People suffering from chronic sinusitis with nasal polyps can literally breathe a sigh of relief: drugs from the group of biologics that specifically intervene in the causative disease mechanisms may make their lives easier in the future.
Widespread clinical picture with high level of suffering
Ten to fifteen percent of the adult population suffer from both chronic inflammation of the mucous membrane of the nose (rhinitis) and inflammation of the mucous membrane of the paranasal sinuses (sinusitis); this is then referred to as chronic rhinosinusitis (CRS). In some affected individuals, the mucosa also proliferates and forms polyps – a clinical picture called chronic rhinosinusitis with nasal polyps (CRSwNP). Symptoms range from obstructed nasal breathing, runny nose and olfactory dysfunction to loss of sense of smell, headaches and sleep disturbances. “In some cases, the quality of life – especially in patients with nasal polyps – is very severely restricted. For example, 30 to 70 percent of CRSwNP patients also suffer from asthma. Psychological concomitant diseases also occur,” explains Professor Dr. med. Heidi Olze, board member of the DGHNO-KHC Working Group Clinical Immunology, Allergology and Environmental Medicine.
Diagnosis and conventional therapy method
Diagnosis is based on clinical symptoms, nasal endoscopy, and computed tomography. In standard therapy, CRSwNP is treated by nasal rinses with saline and nasal glucocorticosteroids (nasal sprays containing cortisone, additionally also by sinus surgery with removal of nasal polyps and with systemic glucocorticosteroids (tablets). However, in severe cases this is often not sufficient and in some patients the polyps develop again and again.

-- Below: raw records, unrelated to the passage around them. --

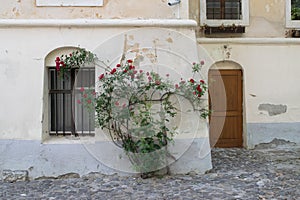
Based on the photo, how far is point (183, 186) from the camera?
543 cm

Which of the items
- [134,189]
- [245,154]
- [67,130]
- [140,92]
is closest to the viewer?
[134,189]

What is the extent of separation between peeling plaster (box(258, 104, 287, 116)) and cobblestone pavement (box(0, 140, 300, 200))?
6.82ft

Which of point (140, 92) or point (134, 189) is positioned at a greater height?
point (140, 92)

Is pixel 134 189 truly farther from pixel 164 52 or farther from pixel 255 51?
pixel 255 51

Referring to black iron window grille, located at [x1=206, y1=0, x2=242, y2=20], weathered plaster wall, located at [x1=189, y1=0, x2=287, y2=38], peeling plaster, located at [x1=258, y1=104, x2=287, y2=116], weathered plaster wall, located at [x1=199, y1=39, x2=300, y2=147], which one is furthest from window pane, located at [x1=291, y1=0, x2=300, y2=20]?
peeling plaster, located at [x1=258, y1=104, x2=287, y2=116]

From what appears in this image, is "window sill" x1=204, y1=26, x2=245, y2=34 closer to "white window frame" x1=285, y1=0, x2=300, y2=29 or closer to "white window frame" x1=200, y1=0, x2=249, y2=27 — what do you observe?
"white window frame" x1=200, y1=0, x2=249, y2=27

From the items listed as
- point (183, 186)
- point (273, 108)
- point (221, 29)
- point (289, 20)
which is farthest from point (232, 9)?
point (183, 186)

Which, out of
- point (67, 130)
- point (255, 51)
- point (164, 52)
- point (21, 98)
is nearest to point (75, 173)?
point (67, 130)

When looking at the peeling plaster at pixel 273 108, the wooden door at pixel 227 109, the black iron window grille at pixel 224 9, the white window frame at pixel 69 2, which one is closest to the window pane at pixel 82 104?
the white window frame at pixel 69 2

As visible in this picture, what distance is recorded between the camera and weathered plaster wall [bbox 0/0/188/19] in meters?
6.09

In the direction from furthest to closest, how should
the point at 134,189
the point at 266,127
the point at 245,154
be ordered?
the point at 266,127
the point at 245,154
the point at 134,189

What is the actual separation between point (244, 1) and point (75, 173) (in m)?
5.95

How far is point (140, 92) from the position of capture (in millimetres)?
5918

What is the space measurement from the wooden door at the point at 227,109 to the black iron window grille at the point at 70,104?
11.7ft
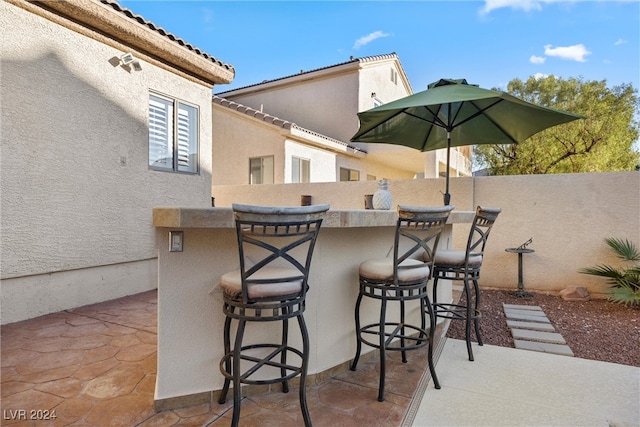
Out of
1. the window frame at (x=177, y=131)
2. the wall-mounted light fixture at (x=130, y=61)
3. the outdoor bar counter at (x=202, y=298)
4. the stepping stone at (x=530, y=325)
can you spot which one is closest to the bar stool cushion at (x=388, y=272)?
the outdoor bar counter at (x=202, y=298)

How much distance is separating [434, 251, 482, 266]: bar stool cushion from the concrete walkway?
86cm

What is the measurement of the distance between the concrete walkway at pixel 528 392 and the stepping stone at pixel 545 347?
0.37 ft

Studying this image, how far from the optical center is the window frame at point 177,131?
542cm

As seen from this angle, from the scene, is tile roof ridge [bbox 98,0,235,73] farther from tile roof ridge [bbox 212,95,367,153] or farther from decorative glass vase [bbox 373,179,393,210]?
decorative glass vase [bbox 373,179,393,210]

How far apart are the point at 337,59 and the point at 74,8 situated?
33.1ft

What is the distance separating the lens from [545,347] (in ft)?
10.6

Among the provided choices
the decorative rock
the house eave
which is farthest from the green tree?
the house eave

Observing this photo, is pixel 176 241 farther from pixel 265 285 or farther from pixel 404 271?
pixel 404 271

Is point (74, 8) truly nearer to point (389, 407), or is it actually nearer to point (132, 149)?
point (132, 149)

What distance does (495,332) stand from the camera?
3.69 m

Therapeutic approach of biologics
The immunologic mechanisms leading to chronic sinusitis with nasal polyps are now well understood. In 80 percent, the underlying cause is a type 2 inflammation, as is also known from allergic inflammations. Here, certain messenger substances or cells of the immune system – the interleukins IL-4, IL-13, IL-5 and IgE – play an important role. “Based on these findings, scientists were able to develop biologics, monoclonal antibodies, that precisely target the messenger substances interleukin 4 and interleukin 13 and IgE or the cells, the eosinophils, which are specialized white blood cells, and thus reduce inflammation,” explains Olze, director of the Department of Otolaryngology at Charité- Universitätsmedizin Berlin. They thus offer therapeutic alternatives for patients who repeatedly develop polyps under previous treatment and do not experience a lasting improvement in their sense of smell and/or nasal breathing. “As studies in many patients have shown, the two active substances dupilumab (antibody against IL4/13) and omalizumab (antibody against IgE) effectively and safely reduce nasal polyps and other symptoms of CRSwNP; patients’ quality of life improves decisively,” the expert reports. An important prerequisite for therapeutic success is evidence of severe, uncontrolled CRSwNP and underlying type 2 inflammation.